Customer complaint data reflect the relationship between financial providers and their customers. Regulators, such as the Financial Conduct Authority, rely on published complaint data as a metric of firm performance. Additionally, industry transformation with increasing competition from Fintech and large technology players as well as growing regulatory scrutiny of the sector means that dispute prevention becomes paramount for financial institutions to maintain their competitiveness.
This post considers how financial institutions can harness Natural Language Processing (NLP) technologies to prevent and mitigate disputes with their customers.
Unlocking the value of enterprise data
‘Data' is categorised as structured or unstructured. Structured data, including transactional and financial data, are generally ‘easily decipherable’ by AI algorithms and integrated into analytics. However, structured data is limited by its inflexibility, and can only be applied to specified purposes.
Conversely, unstructured data accounts for 80% of all enterprise data. Typically, unstructured data, such as call-transcripts and emails, have long been uncultivated due to data processing limitations.
The advancement of NLP, which enables machines to interpret natural language in spoken and written form, offers the opportunity to cultivate unstructured data, with more accurate conversions between speech and text. Integrating unstructured data into data analytics can position institutions to anticipate business risks with greater precision and efficiency.
Understanding Customer Feedback
Customer satisfaction hinges on dispute prevention. The handling of customer complaints is often the first point of contact, which be a double-edged sword. A positive experience can resolve negative feedback. A less-optimal experience, however, may escalate into litigation.
NLP can be applied to unstructured data (such as feedback forms and social media posts) to identify the root causes of customer dissatisfaction.
As a test case, the Bank of Italy has integrated sentiment analysis to understand customer feedback on Twitter, by feeding tweets about five European banks to predict customer preferences. If a tweet recalls poor service experiences, the customer service team could approach the customer proactively upon notice by the algorithm. Cumulatively, semantic analysis can pinpoint weaknesses, including skill gaps among service agents, and identify rectifications for future training purposes.
If a customer complaint escalates into a potential dispute, effective deployment of NLP in a business' risk management system can help to ascertain the urgency of such a complaint and promptly direct the complaint to suitable personnel.
The FOS reported that 40% of the 18,000 complaints received annually involve payment fraud. As illustrated by a case study, existing review processes rely heavily on manual keyword filtering by a team of hundreds of employees. Manual distinctions are, however costly and often difficult. For instance, consider two types of complaints: 1) ‘My bank is opening up credit card applications I didn’t ask for’ and 2) ‘my credit card company keeps calling my house, but I haven’t missed a payment’.
Both mention the terms ‘bank’ and ‘credit card’. However, the first complaint pertains to the bank's service, while the latter concerns the disturbance from a debt collector. fter processing the transcribed transcripts to remove typos and jargons the use of NLP in pattern matching reduced the need for manual review by 80%, helping the bank to identify the exact source of the fraud.
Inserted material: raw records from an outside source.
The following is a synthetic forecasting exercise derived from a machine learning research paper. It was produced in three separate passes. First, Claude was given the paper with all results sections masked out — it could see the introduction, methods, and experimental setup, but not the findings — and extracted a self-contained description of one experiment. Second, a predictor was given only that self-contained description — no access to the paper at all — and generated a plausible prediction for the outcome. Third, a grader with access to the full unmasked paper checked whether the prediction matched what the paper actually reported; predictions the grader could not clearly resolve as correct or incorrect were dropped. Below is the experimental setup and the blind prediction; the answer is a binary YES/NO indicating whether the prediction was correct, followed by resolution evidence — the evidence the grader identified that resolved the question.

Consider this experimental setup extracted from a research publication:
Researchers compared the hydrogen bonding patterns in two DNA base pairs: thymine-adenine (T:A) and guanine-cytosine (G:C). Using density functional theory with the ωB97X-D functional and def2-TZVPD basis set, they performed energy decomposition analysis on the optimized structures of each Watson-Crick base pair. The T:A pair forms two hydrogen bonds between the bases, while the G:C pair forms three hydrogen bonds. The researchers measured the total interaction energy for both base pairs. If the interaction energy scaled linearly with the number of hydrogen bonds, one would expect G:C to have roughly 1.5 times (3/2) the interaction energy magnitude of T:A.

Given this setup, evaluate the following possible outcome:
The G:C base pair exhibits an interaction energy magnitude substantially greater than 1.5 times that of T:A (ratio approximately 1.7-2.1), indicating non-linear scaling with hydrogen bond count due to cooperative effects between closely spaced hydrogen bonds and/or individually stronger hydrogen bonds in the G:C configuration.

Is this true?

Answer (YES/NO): YES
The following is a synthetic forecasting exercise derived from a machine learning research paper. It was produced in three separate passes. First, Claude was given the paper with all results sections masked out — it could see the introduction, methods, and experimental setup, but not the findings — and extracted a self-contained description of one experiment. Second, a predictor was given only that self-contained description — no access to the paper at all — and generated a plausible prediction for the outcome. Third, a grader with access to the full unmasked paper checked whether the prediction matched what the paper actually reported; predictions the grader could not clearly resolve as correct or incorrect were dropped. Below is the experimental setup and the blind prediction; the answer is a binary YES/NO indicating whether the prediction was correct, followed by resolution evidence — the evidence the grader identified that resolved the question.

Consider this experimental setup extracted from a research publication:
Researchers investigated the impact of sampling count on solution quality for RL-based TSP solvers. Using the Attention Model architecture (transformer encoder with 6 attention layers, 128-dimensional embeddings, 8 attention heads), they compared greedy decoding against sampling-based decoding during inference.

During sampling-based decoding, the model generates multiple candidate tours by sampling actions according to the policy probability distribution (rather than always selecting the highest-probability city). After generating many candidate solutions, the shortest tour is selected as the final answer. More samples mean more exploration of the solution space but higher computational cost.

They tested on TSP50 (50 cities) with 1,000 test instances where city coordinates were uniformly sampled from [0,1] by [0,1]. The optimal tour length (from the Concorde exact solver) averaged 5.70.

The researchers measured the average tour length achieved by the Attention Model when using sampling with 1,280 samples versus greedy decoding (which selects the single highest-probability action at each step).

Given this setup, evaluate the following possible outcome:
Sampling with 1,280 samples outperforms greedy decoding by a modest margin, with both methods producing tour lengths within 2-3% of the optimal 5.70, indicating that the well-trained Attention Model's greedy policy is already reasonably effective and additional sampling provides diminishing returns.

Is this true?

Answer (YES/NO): NO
The early resolution of customer complaints offer opportunities to strengthen customer relationships by turning bad experiences into positive ones. The adage ‘Customer is King’ is becoming ever more prevalent. The application of NLP to unstructured data has significant potential to overcome cost and time intensive manual review of customer feedback and complaints, allowing for the prompt prevention of escalating disputes with customers.